Herausgeberin: Elana Shapira; 475 Seiten mit zahlreichen meist farbigen Abbildungen, einem ausführlichen Register und Kurzbiographien der Autorinnen und Autoren. (Begleitband zum gleichnamigen Symposion beim MAK Design Forum Vienna, 13.-14. Oktober 2016)

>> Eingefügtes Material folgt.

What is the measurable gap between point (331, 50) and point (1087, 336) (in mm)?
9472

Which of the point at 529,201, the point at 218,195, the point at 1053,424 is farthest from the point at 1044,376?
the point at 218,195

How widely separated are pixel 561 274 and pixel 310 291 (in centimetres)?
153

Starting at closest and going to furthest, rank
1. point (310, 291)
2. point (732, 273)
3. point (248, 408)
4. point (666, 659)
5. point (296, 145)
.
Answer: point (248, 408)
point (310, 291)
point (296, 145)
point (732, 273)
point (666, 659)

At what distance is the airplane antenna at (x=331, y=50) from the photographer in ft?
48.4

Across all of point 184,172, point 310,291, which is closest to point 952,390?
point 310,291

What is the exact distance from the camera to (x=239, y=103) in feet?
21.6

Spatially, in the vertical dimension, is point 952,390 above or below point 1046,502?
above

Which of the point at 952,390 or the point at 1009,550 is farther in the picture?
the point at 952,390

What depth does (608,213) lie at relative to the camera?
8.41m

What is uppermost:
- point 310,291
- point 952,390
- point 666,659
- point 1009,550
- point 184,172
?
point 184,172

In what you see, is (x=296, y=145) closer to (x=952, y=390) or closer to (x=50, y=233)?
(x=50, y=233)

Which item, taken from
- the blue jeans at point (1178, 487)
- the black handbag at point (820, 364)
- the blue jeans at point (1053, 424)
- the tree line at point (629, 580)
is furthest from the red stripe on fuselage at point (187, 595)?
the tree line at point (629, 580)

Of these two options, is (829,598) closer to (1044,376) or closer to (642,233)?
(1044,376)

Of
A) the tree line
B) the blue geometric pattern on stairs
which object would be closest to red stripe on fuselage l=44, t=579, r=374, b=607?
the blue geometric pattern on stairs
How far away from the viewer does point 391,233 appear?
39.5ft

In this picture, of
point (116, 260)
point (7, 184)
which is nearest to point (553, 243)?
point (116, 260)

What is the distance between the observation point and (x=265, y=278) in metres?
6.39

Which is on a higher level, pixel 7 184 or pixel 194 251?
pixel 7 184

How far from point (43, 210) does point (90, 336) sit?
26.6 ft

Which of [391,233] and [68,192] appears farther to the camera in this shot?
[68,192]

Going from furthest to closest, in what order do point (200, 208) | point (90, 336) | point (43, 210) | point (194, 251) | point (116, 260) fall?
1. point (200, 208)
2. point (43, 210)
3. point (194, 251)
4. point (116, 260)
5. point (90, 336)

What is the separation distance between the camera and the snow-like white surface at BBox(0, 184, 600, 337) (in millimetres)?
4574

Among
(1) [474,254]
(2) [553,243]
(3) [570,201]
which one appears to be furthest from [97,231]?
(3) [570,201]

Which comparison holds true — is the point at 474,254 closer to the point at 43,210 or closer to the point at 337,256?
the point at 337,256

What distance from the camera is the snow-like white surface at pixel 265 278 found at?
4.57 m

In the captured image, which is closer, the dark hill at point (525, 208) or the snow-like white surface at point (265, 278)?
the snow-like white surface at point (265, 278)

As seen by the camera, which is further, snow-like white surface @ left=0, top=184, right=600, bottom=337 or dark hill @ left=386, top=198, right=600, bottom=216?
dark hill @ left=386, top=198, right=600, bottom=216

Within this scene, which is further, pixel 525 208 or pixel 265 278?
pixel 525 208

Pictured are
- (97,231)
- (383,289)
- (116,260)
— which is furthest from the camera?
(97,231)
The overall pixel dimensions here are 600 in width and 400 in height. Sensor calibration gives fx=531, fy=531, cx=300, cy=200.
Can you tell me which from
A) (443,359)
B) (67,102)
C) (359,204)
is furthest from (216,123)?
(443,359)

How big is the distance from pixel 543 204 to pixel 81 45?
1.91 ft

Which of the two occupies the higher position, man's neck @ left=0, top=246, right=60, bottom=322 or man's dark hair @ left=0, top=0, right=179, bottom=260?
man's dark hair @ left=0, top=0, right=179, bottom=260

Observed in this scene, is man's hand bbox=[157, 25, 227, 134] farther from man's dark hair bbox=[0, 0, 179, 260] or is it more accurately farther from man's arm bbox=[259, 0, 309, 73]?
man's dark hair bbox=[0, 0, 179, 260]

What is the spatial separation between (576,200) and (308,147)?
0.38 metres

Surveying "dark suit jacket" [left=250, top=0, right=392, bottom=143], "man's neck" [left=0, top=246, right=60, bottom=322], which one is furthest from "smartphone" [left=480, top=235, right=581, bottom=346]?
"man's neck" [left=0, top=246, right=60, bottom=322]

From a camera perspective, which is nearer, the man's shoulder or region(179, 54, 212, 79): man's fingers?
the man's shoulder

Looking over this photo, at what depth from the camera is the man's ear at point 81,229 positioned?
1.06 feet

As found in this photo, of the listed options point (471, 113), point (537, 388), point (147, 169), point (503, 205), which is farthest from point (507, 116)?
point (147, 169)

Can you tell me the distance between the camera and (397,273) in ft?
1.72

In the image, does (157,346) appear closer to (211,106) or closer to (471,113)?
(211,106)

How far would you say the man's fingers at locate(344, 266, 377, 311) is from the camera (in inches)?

„Design spielte und spielt eine entscheidende Rolle für das soziale Leben und Umfeld der Juden in Wien… Die teils in Vergessenheit geratene jüdische Kultursprache und das sich florierend entwickelnde moderne Wienerisch (standen und) stehen (noch heute) in wechselseitiger Beziehung zu einander…“ schreibt Elana Shapira in ihrer Einleitung. Der erste Beitrag von Katharina Schoeller befasst sich mit Leben und Werk von Ludwig Förster (1797 - 1863). Sein Förderer und Mäzen war Louis Freiherr von Pereira-Arnstein. Förster war vielseitig begabt und schuf Bauwerke mit innovativen Baustoffen und Stilen sowie technologischen Neuheiten: erwähnt sei die Winterschwimmhalle des Dianabades. In den 1840-er Jahren bediente sich Förster moderner Formen des romantischen Historismus, die für den späteren Synagogenbau wegweisend sein sollten. Seine intensiven Überlegungen, welcher Baustil nun der geeignetste für einen Synagogenbau sei, spiegelten sich in der Errichtung der Synagogen im sogenannten „orientalisch-maurischen Stil“ in Wien-Leopoldstadt (1853/58) und Budapest (1854/59). Die folgenden Seiten widmen sich der Biographie Louis Pereiras und seinen Verflechtungen mit dem Wiener Kulturleben.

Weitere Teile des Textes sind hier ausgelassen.